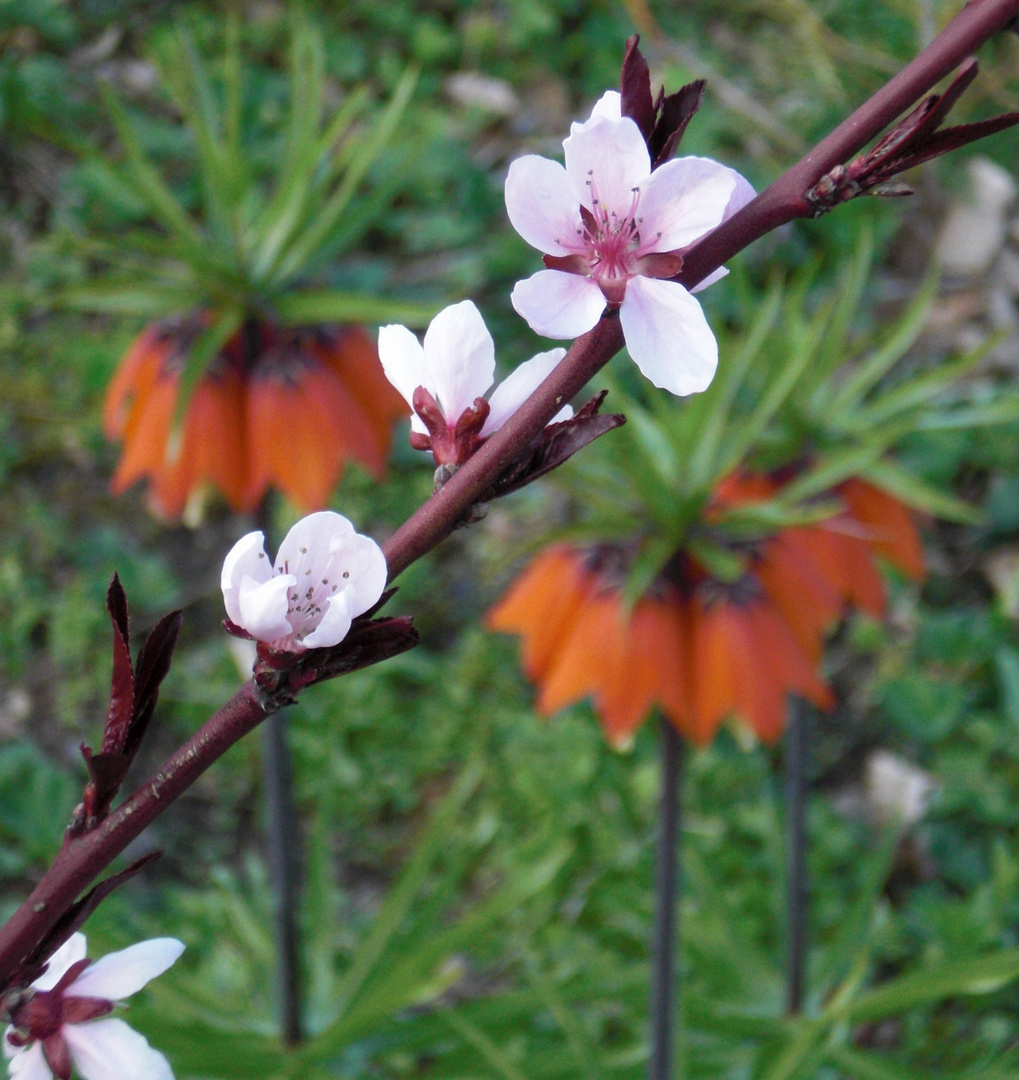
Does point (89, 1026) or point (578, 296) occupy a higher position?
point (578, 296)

---

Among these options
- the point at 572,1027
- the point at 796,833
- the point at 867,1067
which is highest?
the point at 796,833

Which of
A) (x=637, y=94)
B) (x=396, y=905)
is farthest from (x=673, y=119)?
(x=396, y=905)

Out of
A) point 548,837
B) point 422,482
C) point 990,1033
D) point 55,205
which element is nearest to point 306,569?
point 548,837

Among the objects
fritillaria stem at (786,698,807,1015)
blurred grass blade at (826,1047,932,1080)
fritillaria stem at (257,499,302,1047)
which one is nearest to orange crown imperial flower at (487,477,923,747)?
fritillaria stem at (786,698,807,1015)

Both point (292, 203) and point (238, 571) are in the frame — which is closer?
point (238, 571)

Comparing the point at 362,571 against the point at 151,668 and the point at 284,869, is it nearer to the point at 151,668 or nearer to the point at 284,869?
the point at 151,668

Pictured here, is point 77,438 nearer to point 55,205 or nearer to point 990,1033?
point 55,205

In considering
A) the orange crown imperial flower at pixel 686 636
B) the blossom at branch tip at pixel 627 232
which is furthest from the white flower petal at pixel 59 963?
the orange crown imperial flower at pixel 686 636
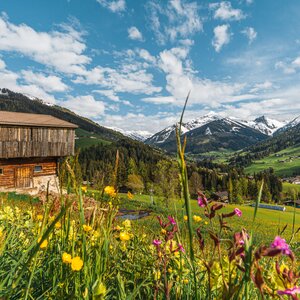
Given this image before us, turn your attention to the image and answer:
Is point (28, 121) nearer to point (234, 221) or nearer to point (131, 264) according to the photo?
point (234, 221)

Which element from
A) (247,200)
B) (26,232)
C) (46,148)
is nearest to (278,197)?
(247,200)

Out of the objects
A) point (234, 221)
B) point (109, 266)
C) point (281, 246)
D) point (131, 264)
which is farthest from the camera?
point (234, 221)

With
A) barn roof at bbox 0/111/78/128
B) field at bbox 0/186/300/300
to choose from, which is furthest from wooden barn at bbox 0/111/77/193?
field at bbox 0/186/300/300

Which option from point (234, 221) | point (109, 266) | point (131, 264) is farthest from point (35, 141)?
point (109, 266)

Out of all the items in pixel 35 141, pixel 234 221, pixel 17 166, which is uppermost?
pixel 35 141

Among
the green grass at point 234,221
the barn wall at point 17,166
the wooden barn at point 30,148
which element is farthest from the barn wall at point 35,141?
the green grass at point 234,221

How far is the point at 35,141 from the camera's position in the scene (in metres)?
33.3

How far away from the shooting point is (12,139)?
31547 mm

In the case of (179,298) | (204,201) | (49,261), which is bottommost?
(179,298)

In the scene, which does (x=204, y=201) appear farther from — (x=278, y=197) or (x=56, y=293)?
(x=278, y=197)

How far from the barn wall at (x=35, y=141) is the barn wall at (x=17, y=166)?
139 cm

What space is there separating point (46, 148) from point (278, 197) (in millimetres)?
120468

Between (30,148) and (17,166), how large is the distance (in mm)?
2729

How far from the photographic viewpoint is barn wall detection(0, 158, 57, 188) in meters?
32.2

> Work to do:
Pull out every line of the items above that contains the word "farthest". Matching is case-sensitive.

> Correct response:
is farthest from (x=673, y=119)?
which is farthest from the camera?
Which option from point (234, 221) | point (109, 266) | point (131, 264) is farthest from point (35, 141)?
which element is farthest from the barn wall at point 35,141?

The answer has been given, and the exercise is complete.